Text.
-------------------------
Night of the Bloody Apes



Night of the Bloody Apes (aka La Horripilante bestia humana)
1969/1972
René Cardona
Jerald Intrator

Lucy (Norma Lazareno) is a luchador who accidentally injures another wrestler by tossing her out of the ring. As the woman lies in a coma. Dr. Krellman (José Elías Moreno) decides the only way to save his son from leukemia is via gorilla heart transplant and a transfusion. This results in Julio occasionally transforming into a half-man half-gorilla and rampaging across the city. Dr. Krellman realizes he needs to replace Julio’s heart with a human one, and he knows of a donor in the form of the comatose luchador.

Night of the Bloody Apes only features a single ape (maybe an ape-and-a-half if you count Julio’s post heart surgery problems). I would never dream of going into a film like this and expect it to make much sense, but the science behind Night of the Bloody Apes is especially loopy. It appears that Julio’s leukemia can only be cured with gorilla blood, and only a gorilla heart is strong enough to deal with that. Oops, it turns out that a human body trying to work with a gorilla heart puts scars on your brain that turns you into a gorilla-man. Everyone got that?

Seconds before accidentally banging her head on the door frame.
Night of the Bloody Apes delivers exactly the kind of sleazy gory action you think a movie about ape heart transplants would offer. There is a feast of gore including gouged eyes, torn throats, a slowly ripped off head, and a few clips of an actual heart transplant. The movie isn’t content to just splash around some blood and cheap body parts, director Cardona makes sure the camera does a smash zoom into the mess just to make sure he isn’t accused of having any subtlety whatsoever. There is also a fair amount of nudity on display as Julio consistently rips the clothes off of his female victims.
-------------------------
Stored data
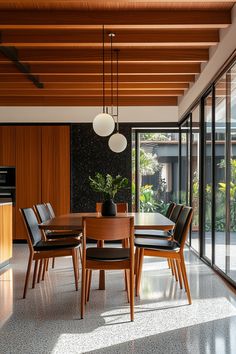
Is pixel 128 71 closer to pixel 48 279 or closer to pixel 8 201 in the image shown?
pixel 8 201

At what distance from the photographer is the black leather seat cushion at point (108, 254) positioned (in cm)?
371

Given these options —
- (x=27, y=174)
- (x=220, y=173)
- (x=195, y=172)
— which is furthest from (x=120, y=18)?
(x=27, y=174)

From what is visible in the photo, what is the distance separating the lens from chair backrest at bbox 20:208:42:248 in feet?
14.5

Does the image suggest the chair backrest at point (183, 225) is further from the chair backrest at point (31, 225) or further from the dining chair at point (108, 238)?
the chair backrest at point (31, 225)

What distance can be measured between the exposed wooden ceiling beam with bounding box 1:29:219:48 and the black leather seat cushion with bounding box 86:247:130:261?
7.80 ft

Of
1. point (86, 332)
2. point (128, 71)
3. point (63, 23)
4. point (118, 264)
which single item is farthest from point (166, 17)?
point (86, 332)

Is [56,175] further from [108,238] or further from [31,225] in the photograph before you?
[108,238]

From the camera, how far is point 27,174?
8.53 metres

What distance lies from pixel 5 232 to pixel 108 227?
2.76 m

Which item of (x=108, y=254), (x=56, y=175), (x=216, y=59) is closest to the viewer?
(x=108, y=254)

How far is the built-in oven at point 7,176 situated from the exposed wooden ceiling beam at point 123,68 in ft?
8.66

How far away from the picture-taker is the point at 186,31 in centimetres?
498

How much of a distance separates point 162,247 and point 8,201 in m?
2.77

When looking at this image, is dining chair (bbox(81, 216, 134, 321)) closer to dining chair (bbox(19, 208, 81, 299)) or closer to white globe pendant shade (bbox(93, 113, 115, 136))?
dining chair (bbox(19, 208, 81, 299))
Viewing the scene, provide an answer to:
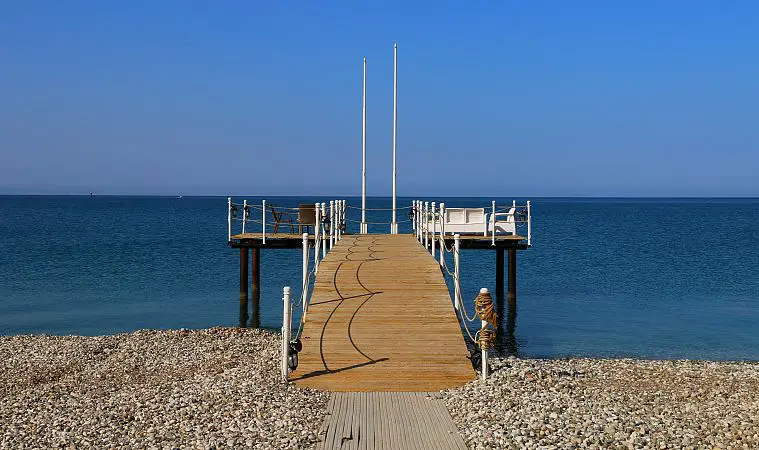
-------------------------
Write the next part of the review of Night of the Bloody Apes, picking up after its final sentence.

Although the film does feature some luchador scenes, Lucy's part in the film diminishes as it goes on until she all but disappears from the story completely. Night of the Bloody Apes is a remake of an earlier film called Doctor of Doom (1962), also by Cardona which features virtually the same plot but follows a woman wrestler bring the mad doctor to justice. Night of the Bloody Apes is much more about turning women into victims, so Lucy’s story is never really brought to a satisfying resolution.

The film also spends far too long with Dr. Krellman as he feels bad about his son’s illness and eventual gorillafication. I understand this is meant to give the finale on a hospital roof a King Kong (1933) kind of resonance, but since the story fails to generate even one sympathetic character, the whole thing is pointless.

"Let me just get that eyelash out."
Something Weird Video’s DVD of Night of the Bloody Apes looks great. The film is shot with a brilliant almost Technicolor intesnity, mostly in service to highlight the bright red blood. The heart surgery inserts are much worse quality and the crispness of the rest of the film really makes for a stark contrast. The music is comically soap opera in tone, even during some of the horrible murders.

Night of the Bloody Apes is lurid, gross, and nonsensical. It is far away from a trash masterpiece but it rides on enough sleazy charm to be worth checking out.